Add the following to your requirements.txt
-e git+git@github.com:Runscope/healthcheck.git#egg=healthcheck
Here's an example of basic usage
from flask import Flask
from healthcheck import HealthCheck
app = Flask(__name__)
# wrap the flask app and give a heathcheck url
health = HealthCheck(app, "/healthcheck")
# add check functions
def redis_available():
client = _redis_client()
info = client.info()
return True, "redis ok"
health.add_check(redis_available)
To run all of your check functions, make a request to the healthcheck URL you specified, like this:
curl "http://localhost:5000/healthcheck"
Check functions take no arguments and should return a tuple of (bool, str). The boolean is whether or not the check passed. The message is any string or output that should be rendered for this check. Useful for error messages/debugging.
# add check functions
def addition_works():
if 1 + 1 == 2:
return True, "addition works"
else:
return False, "the universe is broken"
Any exceptions that get thrown by your code will be caught and handled as errors in the healthcheck:
# add check functions
def throws_exception():
bad_var = None
bad_var['explode']
Will output:
{
"status": "failure",
"results": [
{
"output": "'NoneType' object has no attribute '__getitem__'",
"checker": "throws_exception",
"passed": false
}
]
}
Note, all checkers will get run and all failures will be reported. It's intended that they are all separate checks and if any one fails the healthcheck overall is failed.

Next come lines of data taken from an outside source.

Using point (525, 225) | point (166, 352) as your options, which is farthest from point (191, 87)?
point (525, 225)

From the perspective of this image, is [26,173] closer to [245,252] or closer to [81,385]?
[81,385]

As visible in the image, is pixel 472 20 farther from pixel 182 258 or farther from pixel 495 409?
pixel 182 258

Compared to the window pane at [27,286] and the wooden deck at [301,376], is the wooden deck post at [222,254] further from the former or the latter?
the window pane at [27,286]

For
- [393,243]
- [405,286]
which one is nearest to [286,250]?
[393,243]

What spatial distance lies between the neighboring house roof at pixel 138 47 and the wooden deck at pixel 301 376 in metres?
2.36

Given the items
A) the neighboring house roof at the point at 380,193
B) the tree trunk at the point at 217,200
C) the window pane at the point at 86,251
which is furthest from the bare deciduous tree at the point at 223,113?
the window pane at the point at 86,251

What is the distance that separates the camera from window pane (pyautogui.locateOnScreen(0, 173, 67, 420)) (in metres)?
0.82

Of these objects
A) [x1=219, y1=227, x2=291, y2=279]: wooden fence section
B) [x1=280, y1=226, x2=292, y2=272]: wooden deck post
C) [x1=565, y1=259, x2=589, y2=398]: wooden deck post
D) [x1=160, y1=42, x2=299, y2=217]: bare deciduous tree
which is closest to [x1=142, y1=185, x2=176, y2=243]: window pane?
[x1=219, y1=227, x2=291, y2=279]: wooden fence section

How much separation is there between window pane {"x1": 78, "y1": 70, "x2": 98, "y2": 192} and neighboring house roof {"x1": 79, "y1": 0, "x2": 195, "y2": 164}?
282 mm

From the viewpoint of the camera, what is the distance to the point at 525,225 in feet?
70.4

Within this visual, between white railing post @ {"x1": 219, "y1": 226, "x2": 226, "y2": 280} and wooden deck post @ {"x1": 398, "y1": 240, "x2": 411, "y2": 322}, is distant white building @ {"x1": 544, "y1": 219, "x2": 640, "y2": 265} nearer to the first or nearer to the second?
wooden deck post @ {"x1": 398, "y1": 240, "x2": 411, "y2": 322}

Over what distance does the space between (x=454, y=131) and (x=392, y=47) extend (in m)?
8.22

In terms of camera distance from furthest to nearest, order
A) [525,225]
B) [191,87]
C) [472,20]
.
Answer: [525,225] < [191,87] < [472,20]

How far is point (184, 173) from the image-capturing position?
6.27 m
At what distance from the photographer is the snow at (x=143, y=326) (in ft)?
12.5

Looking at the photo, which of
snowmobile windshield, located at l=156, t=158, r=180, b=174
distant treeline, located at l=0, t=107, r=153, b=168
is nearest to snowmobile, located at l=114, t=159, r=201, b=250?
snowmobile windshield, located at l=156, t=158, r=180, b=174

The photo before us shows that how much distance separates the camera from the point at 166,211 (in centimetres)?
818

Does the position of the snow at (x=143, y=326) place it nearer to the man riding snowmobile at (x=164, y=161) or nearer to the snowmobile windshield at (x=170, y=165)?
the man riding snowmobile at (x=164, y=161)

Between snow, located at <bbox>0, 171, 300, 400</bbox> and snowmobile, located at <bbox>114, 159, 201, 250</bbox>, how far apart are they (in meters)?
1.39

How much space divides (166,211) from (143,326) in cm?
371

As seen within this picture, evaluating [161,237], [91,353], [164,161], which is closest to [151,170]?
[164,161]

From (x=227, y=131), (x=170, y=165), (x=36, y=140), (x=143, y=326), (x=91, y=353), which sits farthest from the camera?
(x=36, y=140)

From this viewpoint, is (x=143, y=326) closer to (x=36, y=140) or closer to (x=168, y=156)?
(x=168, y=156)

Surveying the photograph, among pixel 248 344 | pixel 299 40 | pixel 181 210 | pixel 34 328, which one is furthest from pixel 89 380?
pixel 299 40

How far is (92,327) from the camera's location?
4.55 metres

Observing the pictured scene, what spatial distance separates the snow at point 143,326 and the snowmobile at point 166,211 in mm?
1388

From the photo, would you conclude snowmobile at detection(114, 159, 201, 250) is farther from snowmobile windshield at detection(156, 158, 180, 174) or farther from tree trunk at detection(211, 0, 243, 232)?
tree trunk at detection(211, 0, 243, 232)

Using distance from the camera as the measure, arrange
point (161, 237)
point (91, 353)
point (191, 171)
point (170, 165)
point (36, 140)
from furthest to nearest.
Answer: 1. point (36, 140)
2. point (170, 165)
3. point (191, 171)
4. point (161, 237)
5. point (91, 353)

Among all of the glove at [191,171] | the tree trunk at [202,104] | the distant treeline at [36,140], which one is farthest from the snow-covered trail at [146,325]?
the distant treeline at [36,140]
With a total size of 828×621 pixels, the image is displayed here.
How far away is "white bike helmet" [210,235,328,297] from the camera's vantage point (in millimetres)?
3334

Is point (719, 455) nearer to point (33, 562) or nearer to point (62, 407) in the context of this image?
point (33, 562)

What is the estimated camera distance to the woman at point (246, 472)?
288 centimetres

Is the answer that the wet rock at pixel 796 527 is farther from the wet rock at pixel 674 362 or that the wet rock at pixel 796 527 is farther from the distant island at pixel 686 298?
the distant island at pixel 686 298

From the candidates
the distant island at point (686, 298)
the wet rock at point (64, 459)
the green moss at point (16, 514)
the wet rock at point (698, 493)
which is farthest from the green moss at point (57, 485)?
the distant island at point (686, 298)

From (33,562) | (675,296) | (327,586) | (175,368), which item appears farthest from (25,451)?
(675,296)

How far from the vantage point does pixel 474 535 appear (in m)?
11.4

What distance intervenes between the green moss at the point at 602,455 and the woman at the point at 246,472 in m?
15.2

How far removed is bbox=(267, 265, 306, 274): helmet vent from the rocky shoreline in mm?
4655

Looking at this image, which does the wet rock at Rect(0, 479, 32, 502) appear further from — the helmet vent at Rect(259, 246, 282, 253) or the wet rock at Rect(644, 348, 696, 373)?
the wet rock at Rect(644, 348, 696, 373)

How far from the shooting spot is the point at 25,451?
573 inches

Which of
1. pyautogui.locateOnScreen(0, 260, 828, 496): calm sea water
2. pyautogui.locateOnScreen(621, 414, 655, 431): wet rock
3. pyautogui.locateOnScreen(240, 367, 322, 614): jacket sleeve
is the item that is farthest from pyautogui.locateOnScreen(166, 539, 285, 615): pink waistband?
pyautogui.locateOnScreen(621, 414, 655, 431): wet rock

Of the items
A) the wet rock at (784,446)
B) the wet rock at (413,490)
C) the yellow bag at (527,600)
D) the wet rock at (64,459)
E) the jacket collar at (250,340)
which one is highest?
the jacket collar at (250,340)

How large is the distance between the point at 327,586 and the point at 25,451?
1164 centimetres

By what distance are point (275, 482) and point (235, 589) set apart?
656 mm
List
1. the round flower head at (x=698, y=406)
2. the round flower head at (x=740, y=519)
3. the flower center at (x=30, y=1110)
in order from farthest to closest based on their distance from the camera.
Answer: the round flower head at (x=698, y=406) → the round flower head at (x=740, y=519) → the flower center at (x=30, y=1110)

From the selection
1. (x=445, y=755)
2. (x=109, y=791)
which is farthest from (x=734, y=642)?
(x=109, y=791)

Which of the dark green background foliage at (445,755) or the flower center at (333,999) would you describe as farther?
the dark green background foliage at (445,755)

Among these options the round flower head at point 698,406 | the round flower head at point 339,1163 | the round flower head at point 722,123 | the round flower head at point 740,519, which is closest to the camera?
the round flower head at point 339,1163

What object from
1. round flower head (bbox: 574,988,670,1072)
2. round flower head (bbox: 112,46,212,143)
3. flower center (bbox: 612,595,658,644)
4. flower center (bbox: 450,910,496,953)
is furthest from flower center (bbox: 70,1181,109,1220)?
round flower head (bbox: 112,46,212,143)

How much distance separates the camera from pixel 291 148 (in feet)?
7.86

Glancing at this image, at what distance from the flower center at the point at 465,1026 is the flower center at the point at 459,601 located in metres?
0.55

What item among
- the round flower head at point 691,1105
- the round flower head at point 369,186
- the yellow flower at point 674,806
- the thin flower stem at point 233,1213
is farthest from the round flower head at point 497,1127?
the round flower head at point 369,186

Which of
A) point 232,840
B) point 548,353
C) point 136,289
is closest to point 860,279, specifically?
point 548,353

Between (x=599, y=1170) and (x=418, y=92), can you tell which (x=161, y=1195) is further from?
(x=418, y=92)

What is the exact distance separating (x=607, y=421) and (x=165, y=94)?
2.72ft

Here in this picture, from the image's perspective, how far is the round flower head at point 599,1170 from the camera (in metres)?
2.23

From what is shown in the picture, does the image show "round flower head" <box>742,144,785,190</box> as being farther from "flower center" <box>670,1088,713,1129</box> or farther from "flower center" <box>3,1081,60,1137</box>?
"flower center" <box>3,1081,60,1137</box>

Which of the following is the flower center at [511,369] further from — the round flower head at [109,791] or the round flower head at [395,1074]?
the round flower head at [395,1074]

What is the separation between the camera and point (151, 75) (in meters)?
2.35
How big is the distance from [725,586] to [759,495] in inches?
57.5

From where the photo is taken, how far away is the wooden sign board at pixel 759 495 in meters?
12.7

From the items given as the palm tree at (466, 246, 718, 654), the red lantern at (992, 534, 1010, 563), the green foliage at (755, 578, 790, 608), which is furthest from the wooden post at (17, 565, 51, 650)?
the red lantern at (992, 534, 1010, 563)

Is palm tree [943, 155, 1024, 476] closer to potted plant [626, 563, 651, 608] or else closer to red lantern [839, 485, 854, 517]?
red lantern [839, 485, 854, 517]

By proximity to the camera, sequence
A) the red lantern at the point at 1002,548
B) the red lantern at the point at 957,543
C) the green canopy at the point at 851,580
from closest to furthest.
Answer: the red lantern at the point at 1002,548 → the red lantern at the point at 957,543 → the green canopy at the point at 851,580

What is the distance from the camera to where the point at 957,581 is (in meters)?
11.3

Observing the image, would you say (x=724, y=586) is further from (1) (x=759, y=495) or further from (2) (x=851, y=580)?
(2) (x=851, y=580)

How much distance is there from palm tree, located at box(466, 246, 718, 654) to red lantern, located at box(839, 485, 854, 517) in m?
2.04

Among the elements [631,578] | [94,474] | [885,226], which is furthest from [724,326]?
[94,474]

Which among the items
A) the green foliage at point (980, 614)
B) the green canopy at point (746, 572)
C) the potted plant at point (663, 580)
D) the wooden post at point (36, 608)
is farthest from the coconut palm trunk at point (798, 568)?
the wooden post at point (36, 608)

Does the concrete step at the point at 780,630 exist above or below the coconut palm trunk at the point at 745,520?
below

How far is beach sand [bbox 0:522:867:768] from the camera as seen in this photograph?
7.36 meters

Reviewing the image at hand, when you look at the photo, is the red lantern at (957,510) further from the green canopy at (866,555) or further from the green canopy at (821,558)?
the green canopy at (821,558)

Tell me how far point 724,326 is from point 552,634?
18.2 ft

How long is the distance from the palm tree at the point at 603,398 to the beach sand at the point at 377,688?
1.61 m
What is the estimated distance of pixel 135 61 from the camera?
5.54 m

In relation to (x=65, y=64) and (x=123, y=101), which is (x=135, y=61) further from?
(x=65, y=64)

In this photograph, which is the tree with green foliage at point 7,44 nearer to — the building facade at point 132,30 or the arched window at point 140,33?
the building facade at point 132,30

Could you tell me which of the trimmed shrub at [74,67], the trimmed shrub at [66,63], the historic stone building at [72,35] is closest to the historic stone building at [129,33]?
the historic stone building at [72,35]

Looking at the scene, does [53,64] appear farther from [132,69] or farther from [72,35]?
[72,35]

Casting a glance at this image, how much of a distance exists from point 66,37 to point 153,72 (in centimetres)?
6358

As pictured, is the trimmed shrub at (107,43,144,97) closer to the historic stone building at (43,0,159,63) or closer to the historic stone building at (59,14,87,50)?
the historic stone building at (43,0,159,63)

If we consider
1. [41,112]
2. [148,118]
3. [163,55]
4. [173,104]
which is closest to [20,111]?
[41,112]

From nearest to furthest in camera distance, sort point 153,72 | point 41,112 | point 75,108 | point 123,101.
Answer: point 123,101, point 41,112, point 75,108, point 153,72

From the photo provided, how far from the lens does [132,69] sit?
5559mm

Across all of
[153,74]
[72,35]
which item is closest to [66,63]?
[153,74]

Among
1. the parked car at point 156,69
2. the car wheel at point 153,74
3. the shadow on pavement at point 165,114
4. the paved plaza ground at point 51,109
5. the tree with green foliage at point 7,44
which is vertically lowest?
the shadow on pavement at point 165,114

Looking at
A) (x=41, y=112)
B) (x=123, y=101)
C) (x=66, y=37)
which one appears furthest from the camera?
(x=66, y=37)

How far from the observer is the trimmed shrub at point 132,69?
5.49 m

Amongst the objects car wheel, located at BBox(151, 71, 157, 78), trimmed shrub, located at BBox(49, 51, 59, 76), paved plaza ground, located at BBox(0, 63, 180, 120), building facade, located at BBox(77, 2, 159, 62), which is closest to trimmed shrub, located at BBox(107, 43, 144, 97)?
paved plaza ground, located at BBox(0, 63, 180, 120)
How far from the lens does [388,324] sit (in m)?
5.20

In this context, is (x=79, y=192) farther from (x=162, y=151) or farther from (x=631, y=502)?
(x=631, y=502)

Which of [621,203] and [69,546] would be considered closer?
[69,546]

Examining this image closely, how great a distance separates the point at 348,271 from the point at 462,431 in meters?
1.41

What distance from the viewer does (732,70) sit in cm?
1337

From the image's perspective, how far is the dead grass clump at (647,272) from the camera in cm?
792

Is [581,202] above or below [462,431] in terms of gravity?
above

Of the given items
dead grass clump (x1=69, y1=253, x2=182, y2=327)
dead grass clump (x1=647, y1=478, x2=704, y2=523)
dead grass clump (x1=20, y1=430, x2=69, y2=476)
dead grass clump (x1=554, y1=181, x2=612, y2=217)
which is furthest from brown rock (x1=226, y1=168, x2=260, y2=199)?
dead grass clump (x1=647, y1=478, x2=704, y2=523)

In Runscope's infrastructure, the /healthcheck endpoint is hit surprisingly often. haproxy runs on every server, and each haproxy hits every healthcheck twice a minute. (So if we have 30 servers in our infrastructure, that's 60 healthchecks per minute to every Flask service.) Plus, monit hits every healthcheck 6 times a minute.
To avoid putting too much strain on backend services, health check results can
be cached in process memory. By default, health checks that succeed are cached
for 27 seconds, and failures are cached for 9 seconds. These can be overridden
with the success_ttl
and failed_ttl
parameters. If you don't want to use
the cache at all, initialize the Healthcheck object with success_ttl=None, failed_ttl=None
.
You can customize the status codes, headers, and output format for success and failure responses.